Who is the “lawful judge” according to this Article? This has already been subject of quite a number of decisions by the Bundesverfassungsgericht. In one case, reported in BVerfGE 95, 322, it even came to an en banc decision of the Bundesverfassungsgericht, which is an extremely rare event. The full panel of the constitutional judges interpreted Art. 101 Basic Law as follows (decisions omitted):
Mit der Garantie des gesetzlichen Richters will Art. 101 Abs. 1 Satz 2 GG der Gefahr vorbeugen, daß die Justiz durch eine Manipulation der rechtsprechenden Organe sachfremden Einflüssen ausgesetzt wird. Es soll vermieden werden, daß durch eine auf den Einzelfall bezogene Auswahl der zur Entscheidung berufenen Richter das Ergebnis der Entscheidung beeinflußt werden kann, gleichgültig, von welcher Seite eine solche Manipulation ausgeht. Damit soll die Unabhängigkeit der Rechtsprechung gewahrt und das Vertrauen der Rechtsuchenden und der Öffentlichkeit in die Unparteilichkeit und Sachlichkeit der Gerichte gesichert werden. Dieses Vertrauen nähme Schaden, müßte der rechtsuchende Bürger befürchten, sich einem Richter gegenüberzusehen, der mit Blick auf seinen Fall und seine Person bestellt worden ist.
Aus diesem Zweck des Art. 101 Abs. 1 Satz 2 GG folgt, daß im einzelnen bestimmt werden muß, wer im Sinne dieser Vorschrift “gesetzlicher” Richter ist. Art. 101 Abs. 1 Satz 2 GG enthält also nicht nur das Verbot, von Regelungen, die der Bestimmung des gesetzlichen Richters dienen, abzuweichen. Die Forderung nach dem “gesetzlichen” Richter setzt vielmehr einen Bestand von Rechtssätzen voraus, die für jeden Streitfall den Richter bezeichnen, der für die Entscheidung zuständig ist. Art. 101 Abs. 1 Satz 2 GG verpflichtet demnach auch dazu, Regelungen zu treffen, aus denen sich der gesetzliche Richter ergibt.
By the guarantee of the lawful judge, Article 101 (1) sentence 2 of the Basic Law wants to prevent the risk that the judiciary is exposed to inappropriate influences through manipulation of the judicial organs. It is to be avoided that the result of the decision can be influenced by a selection of the judges appointed to render the decision in an individual case, no matter from which side such manipulation originates. This is intended to safeguard the independence of the judiciary and the confidence of the citizen seeking justice and the public in the impartiality and objectivity of the courts. This confidence would be damaged if the citizen seeking justice had to fear facing a judge appointed with regard to his case and his person.

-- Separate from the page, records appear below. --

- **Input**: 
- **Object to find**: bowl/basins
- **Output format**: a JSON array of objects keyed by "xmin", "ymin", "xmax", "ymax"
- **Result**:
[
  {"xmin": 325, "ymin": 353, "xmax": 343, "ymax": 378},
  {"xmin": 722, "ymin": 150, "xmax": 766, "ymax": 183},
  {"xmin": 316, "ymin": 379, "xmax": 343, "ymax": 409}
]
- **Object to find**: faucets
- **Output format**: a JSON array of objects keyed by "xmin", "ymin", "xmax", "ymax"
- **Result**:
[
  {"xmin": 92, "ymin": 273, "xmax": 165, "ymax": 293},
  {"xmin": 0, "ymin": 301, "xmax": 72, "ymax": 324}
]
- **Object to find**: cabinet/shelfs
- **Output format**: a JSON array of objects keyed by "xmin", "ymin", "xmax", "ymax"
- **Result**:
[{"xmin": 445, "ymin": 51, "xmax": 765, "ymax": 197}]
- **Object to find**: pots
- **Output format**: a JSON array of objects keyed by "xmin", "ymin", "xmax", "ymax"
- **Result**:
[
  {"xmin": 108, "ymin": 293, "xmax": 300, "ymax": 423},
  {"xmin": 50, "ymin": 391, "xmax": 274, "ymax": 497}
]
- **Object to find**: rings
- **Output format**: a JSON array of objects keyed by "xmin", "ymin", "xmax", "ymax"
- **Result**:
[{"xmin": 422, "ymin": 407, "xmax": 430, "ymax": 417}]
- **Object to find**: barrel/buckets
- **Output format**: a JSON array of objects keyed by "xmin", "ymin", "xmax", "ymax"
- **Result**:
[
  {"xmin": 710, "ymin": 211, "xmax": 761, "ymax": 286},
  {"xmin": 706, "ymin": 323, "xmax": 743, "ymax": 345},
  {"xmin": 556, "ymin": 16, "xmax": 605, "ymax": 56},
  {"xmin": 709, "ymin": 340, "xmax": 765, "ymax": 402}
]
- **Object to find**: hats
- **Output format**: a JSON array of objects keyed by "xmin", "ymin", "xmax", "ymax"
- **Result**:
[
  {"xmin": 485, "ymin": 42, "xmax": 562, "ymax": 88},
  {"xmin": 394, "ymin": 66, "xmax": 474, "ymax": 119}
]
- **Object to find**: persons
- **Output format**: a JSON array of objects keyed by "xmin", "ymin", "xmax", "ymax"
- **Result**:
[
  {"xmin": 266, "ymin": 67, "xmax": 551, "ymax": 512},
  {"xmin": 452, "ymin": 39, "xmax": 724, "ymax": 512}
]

It follows from this purpose of Article 101.1 sentence 2 of the Basic Law that it must be determined in detail who is the “lawful” judge within the meaning of this provision. Article 101.1 sentence 2 of the Basic Law therefore contains not only the prohibition to deviate from regulations which serve the purpose of determining the lawful judge. The demand for the “lawful” judge rather presupposes the existence of legal principles which designate for each dispute the judge who is competent for the decision. Article 101 (1) sentence 2 of the Basic Law thus also obliges the court to make provisions from which the lawful judge can be derived.
While the EPO’s Boards of Appeal do have a business distribution scheme allocating individual cases to individual boards based on abstract principles (IPC classes), I do not know whether individual boards also have internal case distribution schemes that determine the individual Board members allocated to an individual case a priori and based on abstract principles. I have heard that there were at least times when the cases were individually allocated par ordre du mufti, i.e. simply by an ad hoc decision of the chairman/chairwomen of the Board. If so, and provided that my understanding of the BVerfG jurisprudence cited above is correct, then a word of caution may be appropriate here: German constitutional principles would not allow such a practice. And if the Boards of Appeal want to be seen as court-like independent judicial body by the Bundesverfassungsgericht in the four pending constitutional appeals, it may be prudent to take such principles into due account.